In future posts I’m going to walk through how to set up the infrastructure to be able to enjoy the development experience I demonstrated in the first section, and I also hope to demonstrate some ways to make layout editing more enjoyable, like by removing as much of the .Net cruft as possible and make your pages generate something more like semantic markup.

Posted in .net, moss 2007, sharepoint | 2 Comments »

Membership Provider error: A connection was successfully established with the server, but then an error occurred during the login process. (provider: Shared Memory Provider, error: 0 – No process is on the other end of the pipe

Posted by andrewmyhre on March 28, 2008

Got this obscure error today when setting up a membership provider.

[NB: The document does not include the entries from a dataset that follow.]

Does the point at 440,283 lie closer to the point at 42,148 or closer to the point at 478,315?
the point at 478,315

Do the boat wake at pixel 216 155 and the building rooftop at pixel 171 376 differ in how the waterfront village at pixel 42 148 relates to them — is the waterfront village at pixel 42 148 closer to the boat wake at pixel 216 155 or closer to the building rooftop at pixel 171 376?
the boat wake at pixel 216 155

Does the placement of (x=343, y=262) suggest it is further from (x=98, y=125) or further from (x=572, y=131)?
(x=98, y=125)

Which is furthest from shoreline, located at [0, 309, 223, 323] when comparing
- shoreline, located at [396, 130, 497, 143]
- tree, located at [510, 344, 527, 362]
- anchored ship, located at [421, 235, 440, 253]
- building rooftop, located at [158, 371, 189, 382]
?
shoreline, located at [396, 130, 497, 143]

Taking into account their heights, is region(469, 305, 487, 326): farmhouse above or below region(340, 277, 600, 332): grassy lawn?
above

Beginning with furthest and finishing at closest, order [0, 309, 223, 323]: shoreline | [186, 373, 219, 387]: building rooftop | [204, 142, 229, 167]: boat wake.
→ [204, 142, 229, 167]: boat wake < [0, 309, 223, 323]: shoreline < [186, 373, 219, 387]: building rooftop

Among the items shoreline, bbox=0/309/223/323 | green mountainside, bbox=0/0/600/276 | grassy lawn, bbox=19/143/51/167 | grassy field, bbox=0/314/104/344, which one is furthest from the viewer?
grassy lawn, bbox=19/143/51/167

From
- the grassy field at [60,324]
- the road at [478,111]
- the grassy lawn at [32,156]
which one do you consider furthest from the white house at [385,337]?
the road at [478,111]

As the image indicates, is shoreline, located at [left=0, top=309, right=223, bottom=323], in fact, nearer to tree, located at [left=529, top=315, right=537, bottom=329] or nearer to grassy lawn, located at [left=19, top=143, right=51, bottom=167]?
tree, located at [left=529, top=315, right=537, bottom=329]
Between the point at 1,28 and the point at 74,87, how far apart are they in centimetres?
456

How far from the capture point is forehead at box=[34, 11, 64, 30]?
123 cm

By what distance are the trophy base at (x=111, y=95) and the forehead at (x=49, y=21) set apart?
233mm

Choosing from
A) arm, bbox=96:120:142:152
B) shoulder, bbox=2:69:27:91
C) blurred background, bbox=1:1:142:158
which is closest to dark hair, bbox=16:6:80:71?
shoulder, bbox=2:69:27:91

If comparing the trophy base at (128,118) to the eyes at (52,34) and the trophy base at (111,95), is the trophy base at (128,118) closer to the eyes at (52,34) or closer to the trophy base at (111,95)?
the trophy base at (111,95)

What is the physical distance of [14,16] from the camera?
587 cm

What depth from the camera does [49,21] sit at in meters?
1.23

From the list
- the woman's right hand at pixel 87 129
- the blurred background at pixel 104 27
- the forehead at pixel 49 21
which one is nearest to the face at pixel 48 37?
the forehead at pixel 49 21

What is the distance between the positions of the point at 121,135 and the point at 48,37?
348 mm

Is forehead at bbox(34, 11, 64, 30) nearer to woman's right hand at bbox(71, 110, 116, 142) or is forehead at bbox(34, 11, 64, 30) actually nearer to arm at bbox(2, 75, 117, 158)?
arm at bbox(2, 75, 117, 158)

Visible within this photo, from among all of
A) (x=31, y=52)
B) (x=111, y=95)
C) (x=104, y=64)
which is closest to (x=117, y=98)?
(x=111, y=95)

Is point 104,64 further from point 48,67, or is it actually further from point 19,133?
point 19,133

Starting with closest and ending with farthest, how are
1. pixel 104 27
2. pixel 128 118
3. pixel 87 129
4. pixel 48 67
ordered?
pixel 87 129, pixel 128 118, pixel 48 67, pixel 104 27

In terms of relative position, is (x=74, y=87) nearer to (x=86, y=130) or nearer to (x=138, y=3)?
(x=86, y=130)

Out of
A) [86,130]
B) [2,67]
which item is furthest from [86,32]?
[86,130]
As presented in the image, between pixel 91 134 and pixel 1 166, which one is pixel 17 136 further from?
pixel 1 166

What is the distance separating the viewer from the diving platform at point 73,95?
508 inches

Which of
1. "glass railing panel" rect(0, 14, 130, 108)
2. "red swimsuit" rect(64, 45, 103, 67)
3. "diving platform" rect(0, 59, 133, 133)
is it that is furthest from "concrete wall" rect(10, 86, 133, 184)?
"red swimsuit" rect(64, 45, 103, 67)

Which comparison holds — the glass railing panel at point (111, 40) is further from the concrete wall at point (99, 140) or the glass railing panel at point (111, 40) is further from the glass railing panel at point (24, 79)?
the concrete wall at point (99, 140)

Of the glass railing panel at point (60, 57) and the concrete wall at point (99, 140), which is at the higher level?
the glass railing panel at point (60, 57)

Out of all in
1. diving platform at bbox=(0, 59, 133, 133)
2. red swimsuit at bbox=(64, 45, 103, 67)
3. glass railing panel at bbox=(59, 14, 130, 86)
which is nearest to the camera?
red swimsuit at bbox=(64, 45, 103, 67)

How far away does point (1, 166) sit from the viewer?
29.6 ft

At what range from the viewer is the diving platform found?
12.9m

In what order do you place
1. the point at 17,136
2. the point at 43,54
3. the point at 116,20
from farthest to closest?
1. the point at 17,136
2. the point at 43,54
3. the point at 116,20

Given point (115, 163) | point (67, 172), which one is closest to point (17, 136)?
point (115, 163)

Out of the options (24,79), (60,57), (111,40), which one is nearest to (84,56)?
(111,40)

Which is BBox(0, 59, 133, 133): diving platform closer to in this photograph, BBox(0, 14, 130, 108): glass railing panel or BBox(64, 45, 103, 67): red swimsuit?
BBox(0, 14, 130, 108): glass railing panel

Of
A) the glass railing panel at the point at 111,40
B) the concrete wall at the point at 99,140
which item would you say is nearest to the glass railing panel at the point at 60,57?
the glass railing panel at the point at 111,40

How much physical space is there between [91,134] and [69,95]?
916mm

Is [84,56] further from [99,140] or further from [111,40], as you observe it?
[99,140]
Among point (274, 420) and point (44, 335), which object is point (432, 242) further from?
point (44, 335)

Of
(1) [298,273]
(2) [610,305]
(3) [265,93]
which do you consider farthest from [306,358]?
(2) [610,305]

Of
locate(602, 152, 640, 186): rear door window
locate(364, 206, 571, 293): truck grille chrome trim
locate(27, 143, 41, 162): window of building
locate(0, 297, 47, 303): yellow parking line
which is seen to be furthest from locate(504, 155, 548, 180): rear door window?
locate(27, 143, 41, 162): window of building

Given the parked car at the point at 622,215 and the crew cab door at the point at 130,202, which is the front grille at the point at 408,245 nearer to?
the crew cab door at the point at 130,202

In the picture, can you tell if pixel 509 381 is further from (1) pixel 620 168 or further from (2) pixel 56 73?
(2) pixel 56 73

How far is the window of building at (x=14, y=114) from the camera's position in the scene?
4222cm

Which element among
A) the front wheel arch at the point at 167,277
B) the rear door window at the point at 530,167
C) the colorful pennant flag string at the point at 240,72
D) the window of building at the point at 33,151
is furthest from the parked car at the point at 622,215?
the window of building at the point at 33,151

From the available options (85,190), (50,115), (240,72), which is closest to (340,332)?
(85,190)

I was setting up an ASP.Net Sql Membership Provider for Sharepoint 2007.

First I ran aspnet_regsql.exe for the SQL Express database behind the Sharepoint install, creating a new database in the process just for the ASPNet membership provider data. I then set up a connection string in the web.config for the sharepoint application, and added the <membership> and <roleManager> data to the web.config also. Trying to open the sharepoint site in a browser then yielded the error:

“An unexpected error has occurred. “

To properly diagnose the issue I created a new, blank ASP.Net website, and copied the connectionStrings, membership and roleManager config settings into the web.config for the new site. Then I opened the ASP.Net Administration Tool, and clicked the Security section link, which gave me a much more informative description of the error:

Default Membership Provider could not be found. (C:\TestWebsite\web.config line 17)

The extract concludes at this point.